Throughout the book, Bringley offers valuable insight into the emotional mindset and events he experienced during his brother’s illness. Instead, he narrates his life in the museum, beginning with simple observations of seemingly mundane moments in everyday life. Bringley meticulously describes his first moments at the Met, meeting colleagues and learning the various room assignments. For a less skilled writer, this detail could slow down writing. However, Bringley is so compassionate about enlivening both his associates and his work that the detail only serves to reinforce the memoir’s contemplative tone. But above all he describes the art.

Bringley presents art museums as sanctuaries from the world. It offers art descriptions that may be too detailed for some readers. However, some readers may find that these intricate details put them in the same reflective state of mind, the same trains of thought in which Bringley himself existed. What All the Beauty in the World lacks in exclusive details about Bringley’s personal life, it makes up for with a stunning glimpse into Bringley’s mental space. His humble perception of himself and others refreshes readers.

Time slows down as you read about Bringley’s everyday life. Did all of Bringley’s days really pass in this dreamlike trance of calm and reflection?

“I feel like I surrendered to the turtle movement of a guardian period. I can’t pass the time. I can’t fill it, kill it, or tear it apart into smaller pieces,” Bringley writes. “What can be excruciating for an hour or two is oddly easy to endure in large doses.”

“All the Beauty in the World” is a written testimony of the power of consciously stepping out of the dizzying hectic pace of life to take time for stillness. Embedded in the prose of a memoir, the reader finds a declaration of love for art.

Bringley’s perspective uniquely balances the microscopic encounters in life with the macroscopic details of the world. As he zooms out in time, contemplating millennia and tracing patterns in history, he then zooms in on a moment: a person’s facial expression, a museum student’s question, a Picasso’s brushstrokes.

“I think sometimes we need permission to stop and worship,” he writes, “and a work of art grants us that.”
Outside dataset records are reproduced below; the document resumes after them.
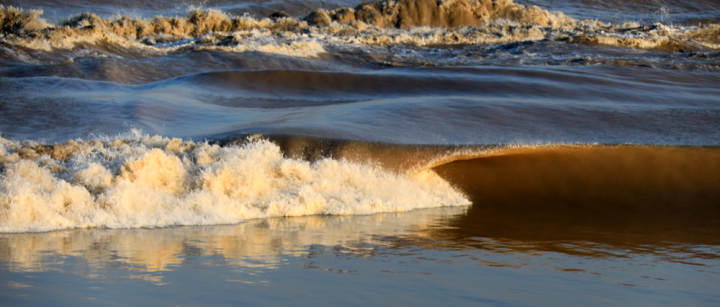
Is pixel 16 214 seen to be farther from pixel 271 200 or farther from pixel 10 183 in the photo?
pixel 271 200

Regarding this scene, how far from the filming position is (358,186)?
559 cm

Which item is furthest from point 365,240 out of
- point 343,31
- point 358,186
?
point 343,31

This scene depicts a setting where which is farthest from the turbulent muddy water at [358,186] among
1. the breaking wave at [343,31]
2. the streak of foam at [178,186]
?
the breaking wave at [343,31]

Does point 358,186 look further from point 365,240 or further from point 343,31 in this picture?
point 343,31

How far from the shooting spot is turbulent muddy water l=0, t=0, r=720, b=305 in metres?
3.46

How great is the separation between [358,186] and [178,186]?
3.86 feet

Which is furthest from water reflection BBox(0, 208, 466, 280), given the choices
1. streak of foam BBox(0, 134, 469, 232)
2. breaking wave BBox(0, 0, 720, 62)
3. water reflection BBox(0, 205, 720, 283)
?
breaking wave BBox(0, 0, 720, 62)

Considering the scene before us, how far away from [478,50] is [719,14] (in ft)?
44.4

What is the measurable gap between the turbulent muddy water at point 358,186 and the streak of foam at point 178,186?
1cm

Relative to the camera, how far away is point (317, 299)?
313cm

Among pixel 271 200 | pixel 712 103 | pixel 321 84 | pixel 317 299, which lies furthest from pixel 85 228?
pixel 712 103

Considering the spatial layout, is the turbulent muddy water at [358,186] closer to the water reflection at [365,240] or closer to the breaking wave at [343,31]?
the water reflection at [365,240]

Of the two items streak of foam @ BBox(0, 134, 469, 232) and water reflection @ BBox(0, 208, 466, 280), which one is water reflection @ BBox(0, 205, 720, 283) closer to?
water reflection @ BBox(0, 208, 466, 280)

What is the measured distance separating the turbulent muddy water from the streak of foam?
13 mm
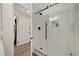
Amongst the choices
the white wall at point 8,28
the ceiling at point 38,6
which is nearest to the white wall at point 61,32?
the ceiling at point 38,6

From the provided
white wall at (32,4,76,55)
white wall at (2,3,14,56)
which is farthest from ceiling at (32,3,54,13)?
white wall at (2,3,14,56)

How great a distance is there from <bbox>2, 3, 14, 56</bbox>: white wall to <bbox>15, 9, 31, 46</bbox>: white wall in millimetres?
69

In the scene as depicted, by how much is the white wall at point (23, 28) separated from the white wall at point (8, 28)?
0.23 feet

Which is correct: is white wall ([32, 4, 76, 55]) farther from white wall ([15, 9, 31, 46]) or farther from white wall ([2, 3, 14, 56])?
white wall ([2, 3, 14, 56])

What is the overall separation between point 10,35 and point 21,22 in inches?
7.7

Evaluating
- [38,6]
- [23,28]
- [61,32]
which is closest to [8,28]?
[23,28]

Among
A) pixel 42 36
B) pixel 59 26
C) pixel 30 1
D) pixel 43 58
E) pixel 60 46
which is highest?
pixel 30 1

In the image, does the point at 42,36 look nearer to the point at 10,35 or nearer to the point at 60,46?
the point at 60,46

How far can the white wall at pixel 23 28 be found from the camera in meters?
1.17

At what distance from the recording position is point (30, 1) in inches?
47.8

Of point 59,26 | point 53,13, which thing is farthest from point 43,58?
point 53,13

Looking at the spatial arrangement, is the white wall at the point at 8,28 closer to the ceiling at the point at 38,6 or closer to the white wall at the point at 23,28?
the white wall at the point at 23,28

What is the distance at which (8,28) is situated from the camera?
1.17 m

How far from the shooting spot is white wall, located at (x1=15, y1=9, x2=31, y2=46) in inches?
46.1
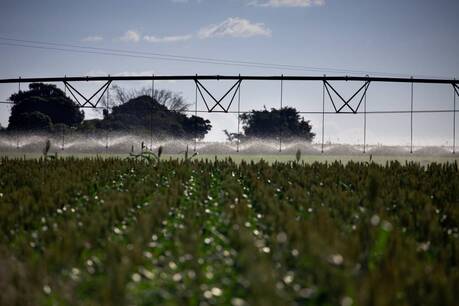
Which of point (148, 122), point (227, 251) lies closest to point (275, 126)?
point (148, 122)

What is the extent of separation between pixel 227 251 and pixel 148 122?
39.2 meters

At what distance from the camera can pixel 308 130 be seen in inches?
2051

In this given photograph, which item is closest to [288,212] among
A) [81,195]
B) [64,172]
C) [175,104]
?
[81,195]

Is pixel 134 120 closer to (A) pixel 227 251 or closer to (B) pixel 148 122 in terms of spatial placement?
(B) pixel 148 122

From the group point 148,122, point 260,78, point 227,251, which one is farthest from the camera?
point 148,122

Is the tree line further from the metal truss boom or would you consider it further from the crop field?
the crop field

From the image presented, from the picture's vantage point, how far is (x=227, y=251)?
530 cm

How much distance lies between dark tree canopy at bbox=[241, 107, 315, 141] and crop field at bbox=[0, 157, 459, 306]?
39.0 m

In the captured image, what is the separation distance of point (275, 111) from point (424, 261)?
1774 inches

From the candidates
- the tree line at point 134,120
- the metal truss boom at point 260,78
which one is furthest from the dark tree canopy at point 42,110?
the metal truss boom at point 260,78

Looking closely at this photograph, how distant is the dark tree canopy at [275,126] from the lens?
48062 millimetres

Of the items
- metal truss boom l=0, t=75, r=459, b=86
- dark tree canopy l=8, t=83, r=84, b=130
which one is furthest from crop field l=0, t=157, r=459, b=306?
dark tree canopy l=8, t=83, r=84, b=130

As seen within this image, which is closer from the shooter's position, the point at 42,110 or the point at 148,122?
the point at 148,122

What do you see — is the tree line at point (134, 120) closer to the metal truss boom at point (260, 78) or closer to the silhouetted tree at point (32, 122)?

From a philosophical point of view, Bringley pulls the reader in, gently convincing them that life is not a race, that it doesn’t have to be spent running towards some unreachable, unattainable goal. He offers that sometimes the best course of action is to admire the stillness of stillness.
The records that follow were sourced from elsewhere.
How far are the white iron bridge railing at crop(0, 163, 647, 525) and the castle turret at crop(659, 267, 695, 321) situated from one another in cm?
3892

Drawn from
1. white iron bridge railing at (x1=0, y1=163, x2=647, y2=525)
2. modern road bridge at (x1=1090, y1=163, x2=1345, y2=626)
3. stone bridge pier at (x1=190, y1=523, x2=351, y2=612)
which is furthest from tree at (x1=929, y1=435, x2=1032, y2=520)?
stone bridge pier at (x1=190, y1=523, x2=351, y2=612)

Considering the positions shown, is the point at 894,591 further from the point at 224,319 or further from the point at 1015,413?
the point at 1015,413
Ultimately, Bringley’s writing paints a softer world. Bringley reflects, “On a typical day, it’s easy to look at strangers and forget the most basic things about them: that they’re just as real as you; that they have conquered and suffered; that like you they are involved in something (life) that is hard and rich and short.”
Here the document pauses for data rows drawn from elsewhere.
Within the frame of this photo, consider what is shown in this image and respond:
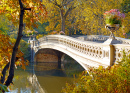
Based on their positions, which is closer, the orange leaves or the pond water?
the orange leaves

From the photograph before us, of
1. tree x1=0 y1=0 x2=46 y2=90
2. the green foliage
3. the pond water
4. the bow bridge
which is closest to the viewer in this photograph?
the green foliage

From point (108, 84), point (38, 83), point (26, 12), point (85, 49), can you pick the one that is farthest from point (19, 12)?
point (38, 83)

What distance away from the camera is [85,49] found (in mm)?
12359

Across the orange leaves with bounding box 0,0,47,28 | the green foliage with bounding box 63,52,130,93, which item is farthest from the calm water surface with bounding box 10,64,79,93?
the orange leaves with bounding box 0,0,47,28

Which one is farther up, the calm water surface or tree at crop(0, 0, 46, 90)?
tree at crop(0, 0, 46, 90)

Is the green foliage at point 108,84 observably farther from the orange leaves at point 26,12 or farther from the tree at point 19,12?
Result: the orange leaves at point 26,12

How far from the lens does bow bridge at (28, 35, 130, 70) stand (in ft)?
27.2

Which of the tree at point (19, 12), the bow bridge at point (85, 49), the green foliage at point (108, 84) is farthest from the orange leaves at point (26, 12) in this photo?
the bow bridge at point (85, 49)

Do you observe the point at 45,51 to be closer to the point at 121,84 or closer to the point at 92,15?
the point at 92,15

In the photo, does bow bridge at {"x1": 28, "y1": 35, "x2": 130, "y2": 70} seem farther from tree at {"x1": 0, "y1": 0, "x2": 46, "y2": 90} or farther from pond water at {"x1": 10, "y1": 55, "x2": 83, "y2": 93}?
tree at {"x1": 0, "y1": 0, "x2": 46, "y2": 90}

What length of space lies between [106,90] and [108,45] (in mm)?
3768

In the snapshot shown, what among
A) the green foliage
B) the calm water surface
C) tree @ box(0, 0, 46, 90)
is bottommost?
the calm water surface

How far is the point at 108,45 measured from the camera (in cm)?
831

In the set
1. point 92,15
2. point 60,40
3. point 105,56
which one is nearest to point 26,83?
point 60,40
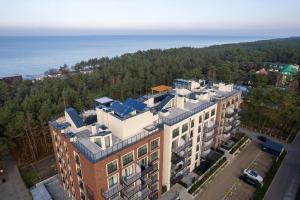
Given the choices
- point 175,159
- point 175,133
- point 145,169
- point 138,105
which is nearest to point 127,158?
point 145,169

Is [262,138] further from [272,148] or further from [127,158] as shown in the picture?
[127,158]

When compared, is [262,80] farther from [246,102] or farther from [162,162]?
[162,162]

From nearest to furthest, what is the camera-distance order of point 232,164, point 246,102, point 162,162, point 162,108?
1. point 162,162
2. point 162,108
3. point 232,164
4. point 246,102

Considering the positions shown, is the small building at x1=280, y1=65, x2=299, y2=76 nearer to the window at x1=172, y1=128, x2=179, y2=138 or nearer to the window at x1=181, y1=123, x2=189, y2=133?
the window at x1=181, y1=123, x2=189, y2=133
His words and the art he describes elevate the mundane to the realm of the sacred: “I’m sometimes not sure which is more remarkable: that life lives up to great paintings or that great paintings do up to life.”

Instead of choosing a darker path, Bringley decides to look at everything around him with greater love and care. He speaks with great humility, noting that it’s a “lucky” day when he can “look with love into the weary, busy faces of strangers.”

Just when it seems the soothing stillness is enveloping all of life, Bringley begins to emerge from the museum bubble. He takes the reader on a journey to find love, get married and become a father. Noise slowly seeps back into his life as his ever-present sadness begins to fade. As he builds a life with his new wife, he learns the joys and difficulties of fatherhood and begins to desire to expand his talents beyond the walls of the Met.

Overall, Bringley offers valuable insight into his personal life. His conclusions at the end of the book show remarkable maturity and depth of thought as he sees a growth in himself, a purpose for life and a time and place for all things.

As he says: “Sometimes life is about simplicity and stillness, in the sense of a watchful guardian amidst shimmering works of art. But it’s also about the head-down work of living and fighting and growing and creating.”

– Staff member Sophia N. Downs can be reached at [email protected].